HANGZHOU: The AI division of China's tech giant Alibaba said it has unveiled an upgraded generative chatbot, Qwen, aimed at accelerating its adoption among consumers.
Built on the company's wildly popular open-source model, which has been downloaded more than 600 million times worldwide, the new chatbot is positioned as a conversational, task-oriented personal AI assistant, the company said on Monday.
It followed Alibaba's February pledge to invest more than 380 billion yuan (approximately $53 billion) in building cloud and AI hardware infrastructure over the next three years, capitalising on the rapid growth of the AI industry.
Alongside China's DeepSeek, Alibaba's recently launched flagship Qwen3-Max has ranked among the top-tier globally on international benchmarks.
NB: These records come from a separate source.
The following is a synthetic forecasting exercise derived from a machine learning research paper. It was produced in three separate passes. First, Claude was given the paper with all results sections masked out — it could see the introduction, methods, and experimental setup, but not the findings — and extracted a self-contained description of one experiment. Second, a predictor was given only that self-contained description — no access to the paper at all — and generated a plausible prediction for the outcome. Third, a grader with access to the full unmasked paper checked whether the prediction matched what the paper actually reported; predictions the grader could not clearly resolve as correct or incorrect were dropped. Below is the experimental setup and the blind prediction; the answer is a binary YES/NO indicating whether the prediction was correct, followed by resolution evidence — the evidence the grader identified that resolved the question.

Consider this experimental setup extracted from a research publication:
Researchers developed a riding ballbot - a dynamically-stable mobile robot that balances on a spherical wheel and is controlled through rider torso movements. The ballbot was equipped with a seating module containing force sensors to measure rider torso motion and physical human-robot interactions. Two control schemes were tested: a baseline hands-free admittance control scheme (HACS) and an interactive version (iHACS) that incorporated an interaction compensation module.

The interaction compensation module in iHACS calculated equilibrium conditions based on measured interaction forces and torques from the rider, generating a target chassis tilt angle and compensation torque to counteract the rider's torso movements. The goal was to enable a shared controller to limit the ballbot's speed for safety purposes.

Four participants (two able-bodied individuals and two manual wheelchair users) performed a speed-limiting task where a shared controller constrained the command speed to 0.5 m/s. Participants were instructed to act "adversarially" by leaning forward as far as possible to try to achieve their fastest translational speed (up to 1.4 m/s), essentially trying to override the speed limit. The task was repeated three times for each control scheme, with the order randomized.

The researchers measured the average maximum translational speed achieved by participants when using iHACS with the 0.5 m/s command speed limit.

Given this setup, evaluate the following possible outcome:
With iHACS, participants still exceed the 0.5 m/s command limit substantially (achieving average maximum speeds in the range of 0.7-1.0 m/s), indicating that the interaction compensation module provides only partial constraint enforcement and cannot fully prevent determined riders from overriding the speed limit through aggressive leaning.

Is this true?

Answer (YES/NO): NO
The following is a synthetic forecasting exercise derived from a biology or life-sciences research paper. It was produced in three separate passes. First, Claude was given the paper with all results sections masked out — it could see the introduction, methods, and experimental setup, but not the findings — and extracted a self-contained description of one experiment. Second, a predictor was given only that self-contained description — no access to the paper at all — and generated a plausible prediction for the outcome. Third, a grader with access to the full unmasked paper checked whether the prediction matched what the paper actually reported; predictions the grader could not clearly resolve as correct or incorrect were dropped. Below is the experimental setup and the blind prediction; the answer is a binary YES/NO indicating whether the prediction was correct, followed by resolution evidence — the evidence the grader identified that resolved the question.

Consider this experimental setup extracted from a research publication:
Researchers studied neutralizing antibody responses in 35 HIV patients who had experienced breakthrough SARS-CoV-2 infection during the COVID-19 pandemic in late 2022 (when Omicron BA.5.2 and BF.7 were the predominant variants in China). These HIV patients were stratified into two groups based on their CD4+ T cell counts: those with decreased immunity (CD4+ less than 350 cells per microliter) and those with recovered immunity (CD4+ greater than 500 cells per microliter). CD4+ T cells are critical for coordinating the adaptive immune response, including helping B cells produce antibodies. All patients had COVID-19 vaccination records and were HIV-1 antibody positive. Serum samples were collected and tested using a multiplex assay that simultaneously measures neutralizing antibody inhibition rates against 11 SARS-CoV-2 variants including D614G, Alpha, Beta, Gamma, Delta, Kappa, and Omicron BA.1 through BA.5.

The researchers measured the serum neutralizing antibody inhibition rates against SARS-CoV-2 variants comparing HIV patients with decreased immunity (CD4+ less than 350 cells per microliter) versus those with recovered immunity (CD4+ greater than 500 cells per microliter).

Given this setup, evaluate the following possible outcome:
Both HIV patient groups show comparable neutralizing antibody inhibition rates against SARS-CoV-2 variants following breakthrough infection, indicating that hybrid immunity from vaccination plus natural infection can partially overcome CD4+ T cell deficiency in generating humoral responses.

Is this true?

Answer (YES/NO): NO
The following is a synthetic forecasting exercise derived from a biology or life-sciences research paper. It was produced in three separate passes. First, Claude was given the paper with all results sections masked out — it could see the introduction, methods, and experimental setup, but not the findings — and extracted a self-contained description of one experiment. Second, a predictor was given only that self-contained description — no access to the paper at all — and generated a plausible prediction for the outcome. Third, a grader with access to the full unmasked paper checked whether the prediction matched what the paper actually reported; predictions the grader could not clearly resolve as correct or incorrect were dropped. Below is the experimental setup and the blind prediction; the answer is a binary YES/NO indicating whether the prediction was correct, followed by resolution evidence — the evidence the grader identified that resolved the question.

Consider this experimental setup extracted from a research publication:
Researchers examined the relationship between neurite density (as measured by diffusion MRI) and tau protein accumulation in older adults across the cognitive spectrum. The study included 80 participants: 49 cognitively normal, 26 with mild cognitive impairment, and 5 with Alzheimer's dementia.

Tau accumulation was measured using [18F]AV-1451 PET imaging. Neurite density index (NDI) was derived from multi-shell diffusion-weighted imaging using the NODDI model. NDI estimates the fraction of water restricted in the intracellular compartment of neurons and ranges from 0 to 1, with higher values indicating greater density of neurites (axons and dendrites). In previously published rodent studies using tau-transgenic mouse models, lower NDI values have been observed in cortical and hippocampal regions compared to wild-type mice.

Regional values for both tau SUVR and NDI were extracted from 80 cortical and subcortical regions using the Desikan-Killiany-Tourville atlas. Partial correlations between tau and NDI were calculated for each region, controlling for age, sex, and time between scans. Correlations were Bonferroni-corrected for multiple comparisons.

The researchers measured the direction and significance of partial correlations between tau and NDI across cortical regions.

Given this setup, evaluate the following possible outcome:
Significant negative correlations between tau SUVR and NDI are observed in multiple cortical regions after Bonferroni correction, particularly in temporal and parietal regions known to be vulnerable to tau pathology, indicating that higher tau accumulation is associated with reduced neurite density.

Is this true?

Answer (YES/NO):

In a recent six-model global investment showdown, Qwen claimed first place, with DeepSeek taking second.
Nearly a year after DeepSeek's dazzling debut last December, China's generative AI firms, such as Kimi, Zhipu.AI and MiniMax, are racing with unabated fervour with their open-source models, creating a global open ecosystem for the disruptive technology.
Alibaba said that it is rolling out a consumer-facing product because AI is moving beyond the "learn-from-humans" phase into the era of "assist-humans." The company's roadmap envisions integrating Qwen into everyday life, including maps, food delivery, travel, office tools, shopping and healthcare.